Hal ini bisa disebabkan oleh memang pemberian air minum yang kurang atau
ayam kesulitan untuk mendapatkan air minum dikarenakan letak tempat air minum
yang terlalu tinggi. Atau, temperatur air minum pada saat ayam ditebar di dalam
induk buatan terlalu rendah (lebih kecil 200C).
Pada gambar
keempat terlihat pola kematian ayam yang disebabkan oleh infeksi bakteri. Pola kematian seperti ini biasanya disebabkan
oleh infeksi bakteri di area penetasan, termasuk kontaminasi dalam mesin
tetas. Seperti kita ketahui bahwa kuning
telur yang masih ada pada DOC mempunyai akses langsung ke sistem sirkulasi
darah. Dengan demikian, jika bakteri
berhasil masuk kedalam kuning telur yang tersisa, dalam tempo yang singkat akan
terjadi kondisi bakterimia (kuman ikut beredar ke seluruh jaringan tubuh
melalui sistem sirkulasi). Manifestasi
dari kejadian ini adalah kematian yang relatif tinggi pada hari-hari awal
kehidupan ayam yang terinfeksi. Dengan
kata lain, ayam yang terinfeksi dengan cepat akan mati, sedangkan yang tidak
terinfeksi akan tetap hidup. Dan total
kematian sampai minggu kedua jelas akan lebih besar dari 2%.
Sedangkan
gambar kelima menunjukkan pola kematian ayam yang disebabkan oleh infeksi
bakteri di lingkungan peternakan komersil itu sendiri. Karena bakterinya berasal dari lingkungan
peternakan tersebut, maka tantangan kuman/bakteri terhadap ayam yang ada
berlangsung dari waktu ke waktu secara terus menerus. Kematian ayam akan jauh lebih besar dari 2%.
Di atas
telah disebutkan, bahwa ayam yang berkualitas baik akan memberikan respon yang
ringan terhadap vaksin aktif. Akan
tetapi, apabila vaksin yang diberikan terlalu keras, ayam akan menunjukkan
manifestasi kematian yang relatif lebih tinggi dari normal segera setelah
pemberian vaksin aktif. Hal ini bisa
dilihat pada pola kematian ayam pada gambar keenam. Pada hari kesatu sampai hari pemberian vaksin
aktif kematian ayam berjalan normal, akan tetapi, sehari atau dua hari setelah
pemberian vaksin, kematian akan meloncat secara tiba-tiba.
Pola
kematian seperti pada gambar tujuh relatif agak jarang. Kejadian seperti ini bisa terjadi bila vaksin
yang diberikan betul-betul keras. Pada
beberapa kejadian, kondisi seperti ini mirip kejadian “rolling reaction”
setelah pemberian vaksin IB aktif.
Yang jelas,
kalau kita melihat kembali ke klasifikasi hewan yang bertulang belakang
(vertebrata), maka dengan mudah kita akan mendapatkan bahwa kelas Aves (bangsa
burung, dan ayam termasuk dalam kelas ini) adalah suatu kelas peralihan antara
hewan berdarah dingin (temperatur tubuh sangat tergantung pada temperatur
lingkungan) dalam hal ini adalah kelas Reptilia dengan hewan yang berdarah
panas (temperatur tubuh tetap, tidak tergantung pada temperatur lingkungan)

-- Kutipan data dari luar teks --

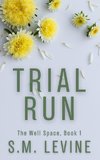 Trial Run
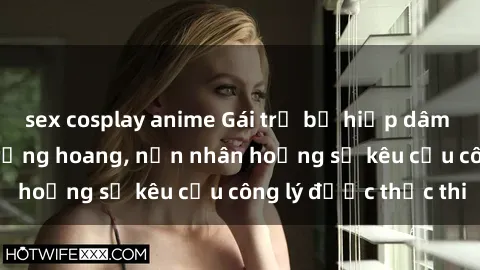 sex cosplay anime Gái trẻ bị hiếp dâm bạo lực trong khu rừng hoang, nạn nhân hoảng sợ kêu cầu công lý được thực thi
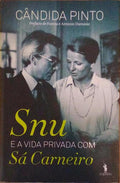 SNU E A VIDA PRIVADA COM SÃ? CARNEIRO. [2.ª EDIÇÃO]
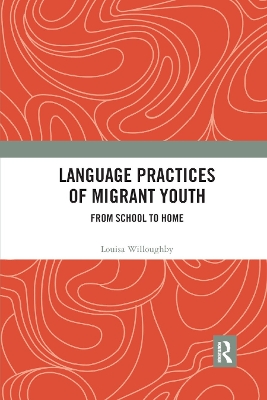 Language Practices of Migrant Youth: From School to Home by Louisa Willoughby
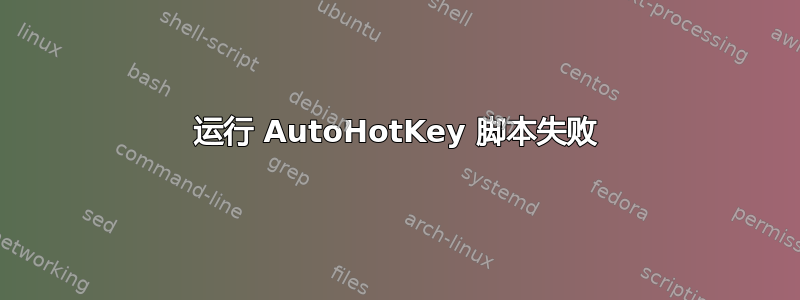 运行 AutoHotKey 脚本失败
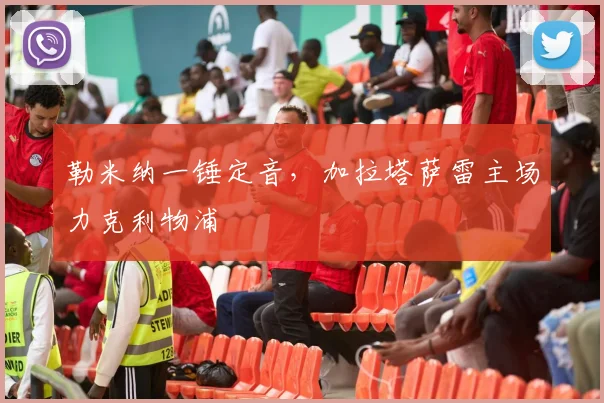 勒米纳一锤定音，加拉塔萨雷主场力克利物浦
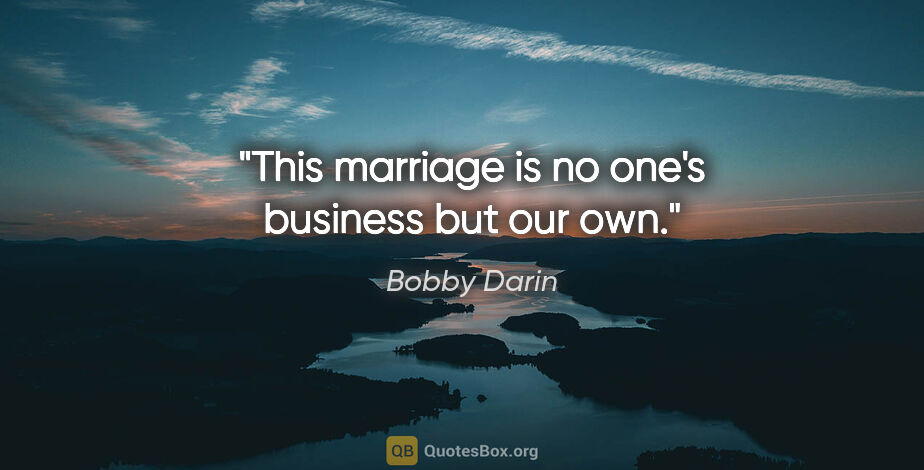 Bobby Darin quote: "This marriage is no one's business but our own."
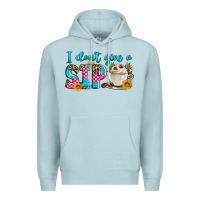 Blue Mist i don't give a sip Premium Hoodie - Zillion Design Studio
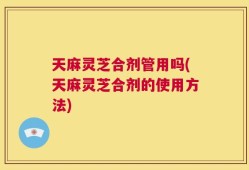天麻灵芝合剂管用吗(天麻灵芝合剂的使用方法)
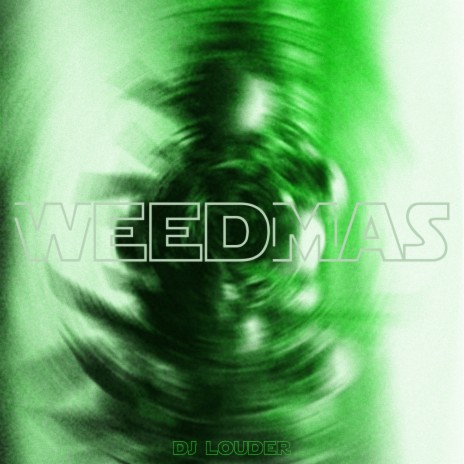 WEEDMAS | Boomplay Music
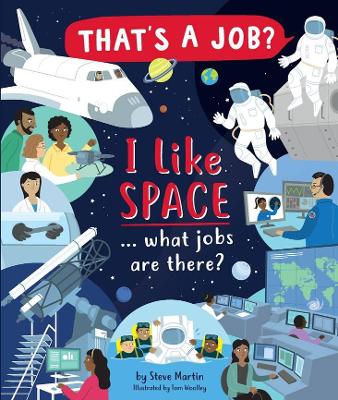 Book cover for I Like Space ... what jobs are there?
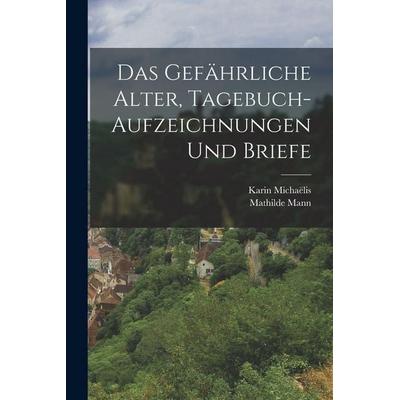 Das gefährliche Alter, Tagebuch-Aufzeichnungen und Briefe, Taschenbuch von Karin Michaëlis,Mathilde Mann, Tradd Street Press, 978-1-01-747793-1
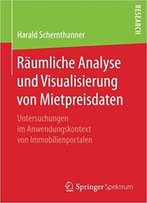 Räumliche Analyse Und Visualisierung Von Mietpreisdaten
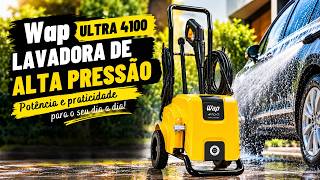WAP ULTRA 4100: LAVADORA DE ALTA PRESSÃO POTENTE PARA LIMPEZAS PESADAS!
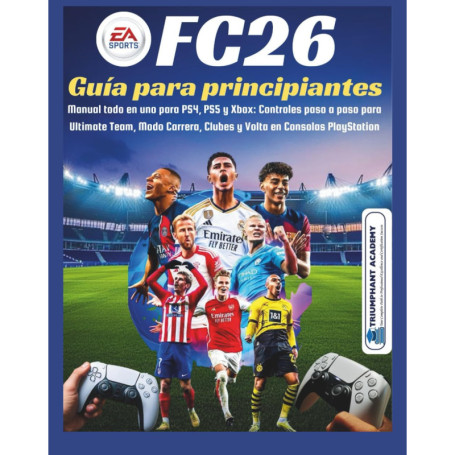 Guide Complet EA Sports FC26 pour Débutants sur PS4, PS5 et Xbox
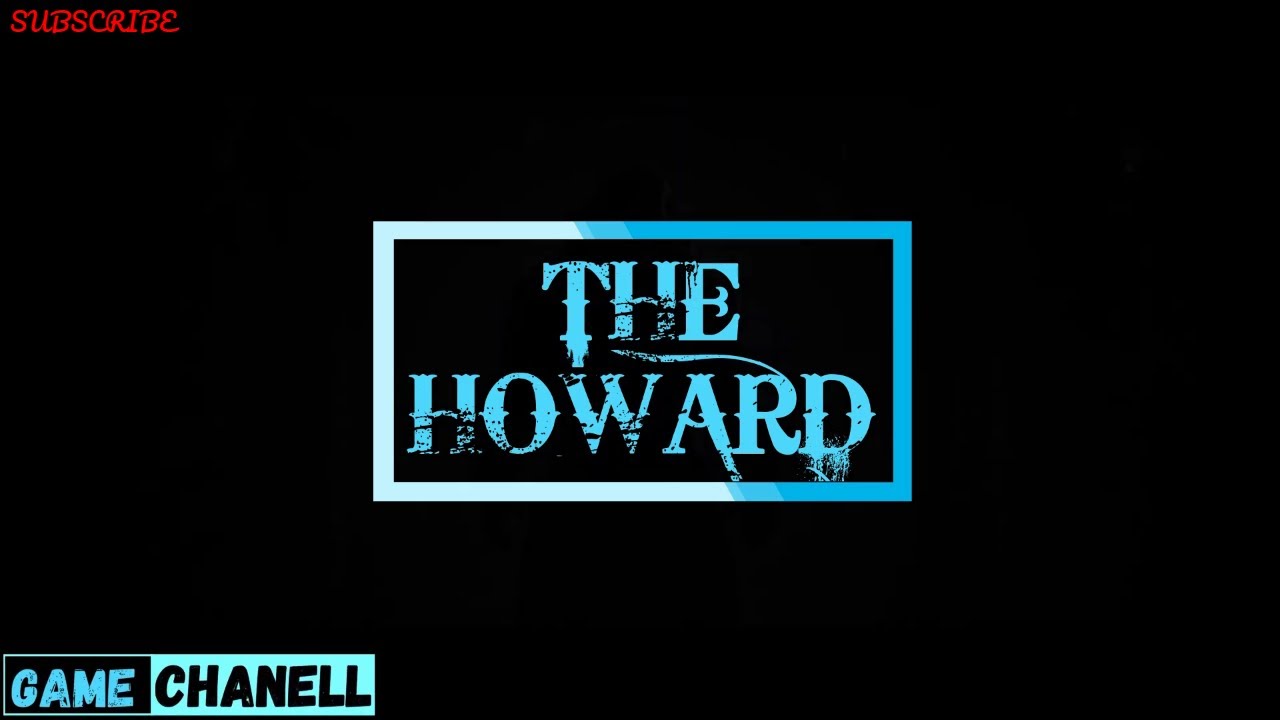 Trailer game channel - TheHOWARD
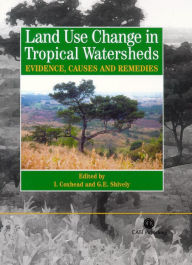 Title: Land Use Changes in Tropical Watersheds: Evidence, Causes and Remedies, Author: Ian Coxhead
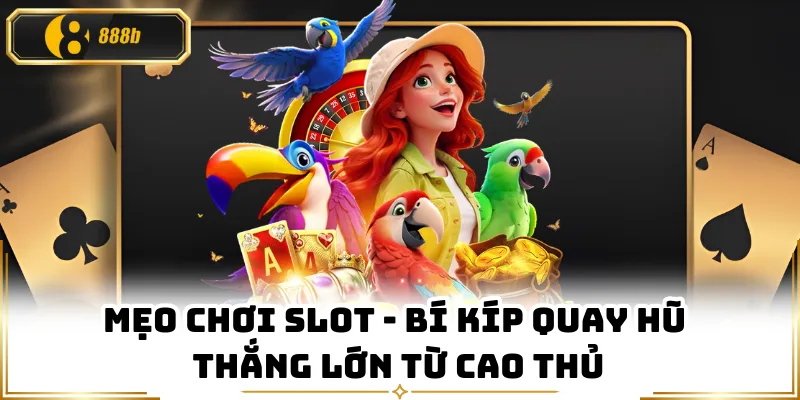 Mẹo Chơi Slot - Bí Kíp Quay Hũ Thắng Lớn Từ Cao Thủ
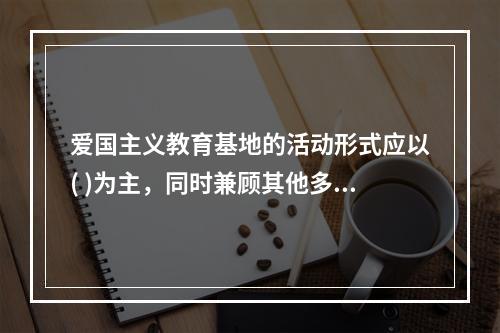 爱国主义教育基地的活动形式应以( )为主，同时兼顾其他多种教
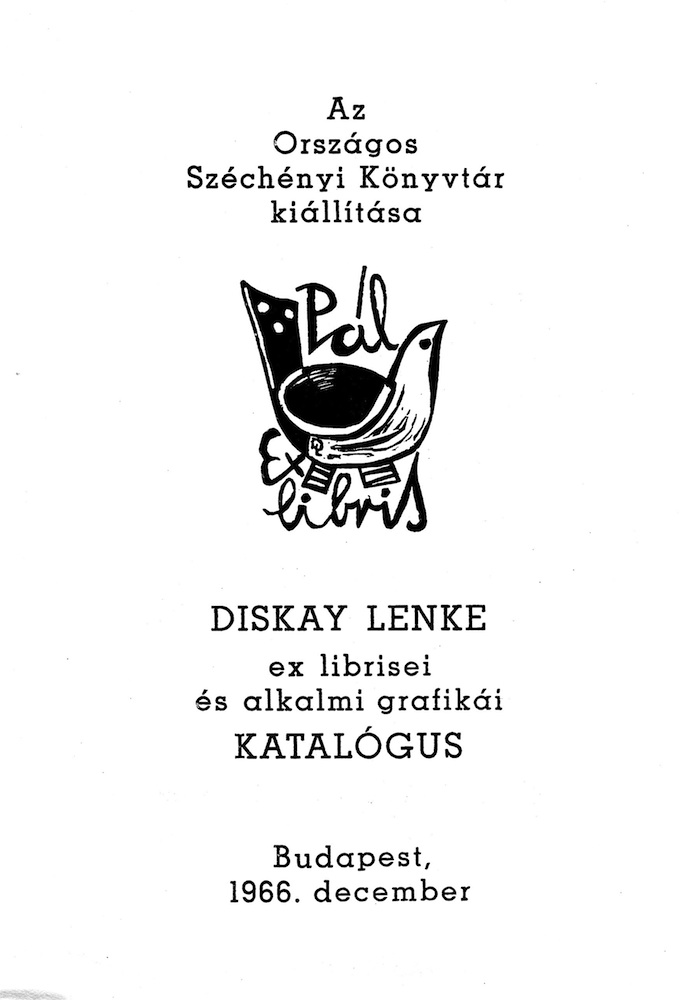 Diskay Lenke ex librisei és alkalmi grafikái : az Országos Széchényi Könyvtár kiállítása 1966. dec., rend. Bélley Pál, Galambos Ferencm a katalógust összeáll. Bélley Pál, Budapest, OSZK, 1967. – Törzsgyűjtemény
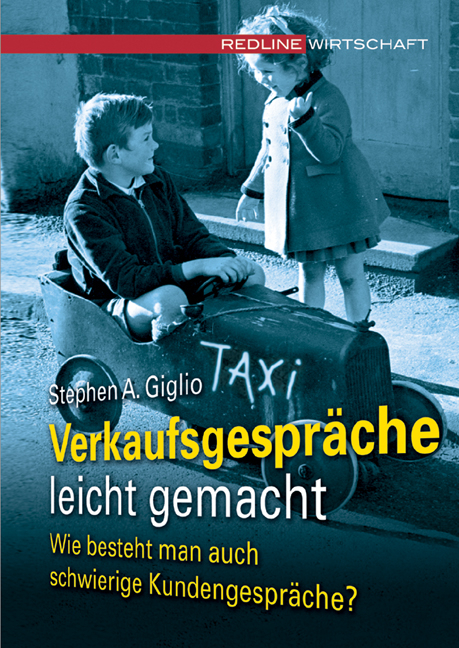 Verkaufsgespräche leicht gemacht - Stephen A. Giglio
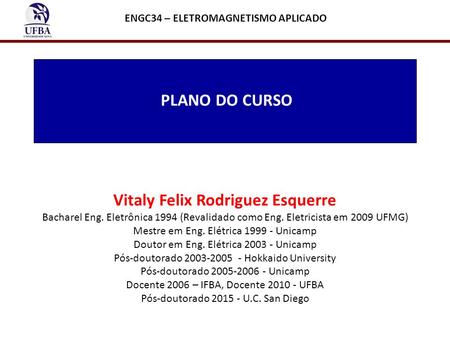 PLANO DO CURSO ENGC34 – ELETROMAGNETISMO APLICADO Vitaly Felix Rodriguez Esquerre Bacharel Eng. Eletrônica 1994 (Revalidado como Eng. Eletricista em 2009.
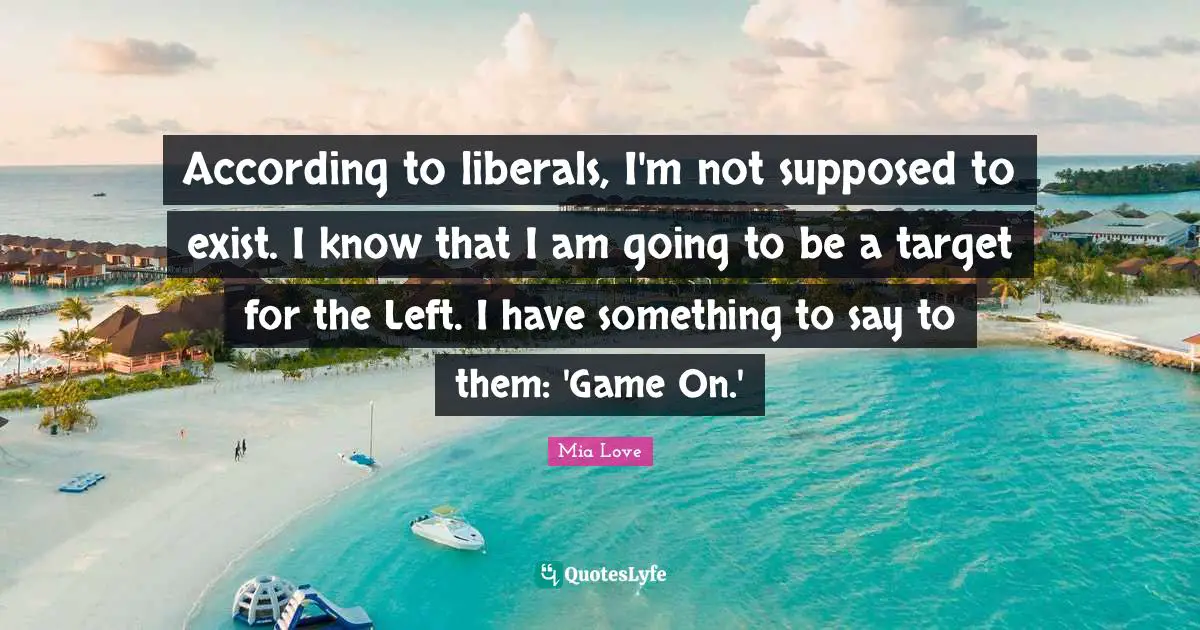 According to liberals, I'm not supposed to exist. I know that I am going to be a target for the Left. I have something to say to them: 'Game On.'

dalam hal ini adalah Mamalia. Oleh
karena itu, anak-anak bangsa Aves sangat peka sekali dengan perubahan
temperatur lingkungan pada hari-hari awal kehidupannya, karena
termoregulatornya belum berfungsi secara optimal. Jadi, kecerobohan tata laksana induk
buatan/brooder akan mengakibatkan anak ayam akan mengalami stres yang luar
biasa, atau bahkan akan mengakibatkan kematian yang relatif tinggi, setara
dengan derajat stres/cekaman yang ada.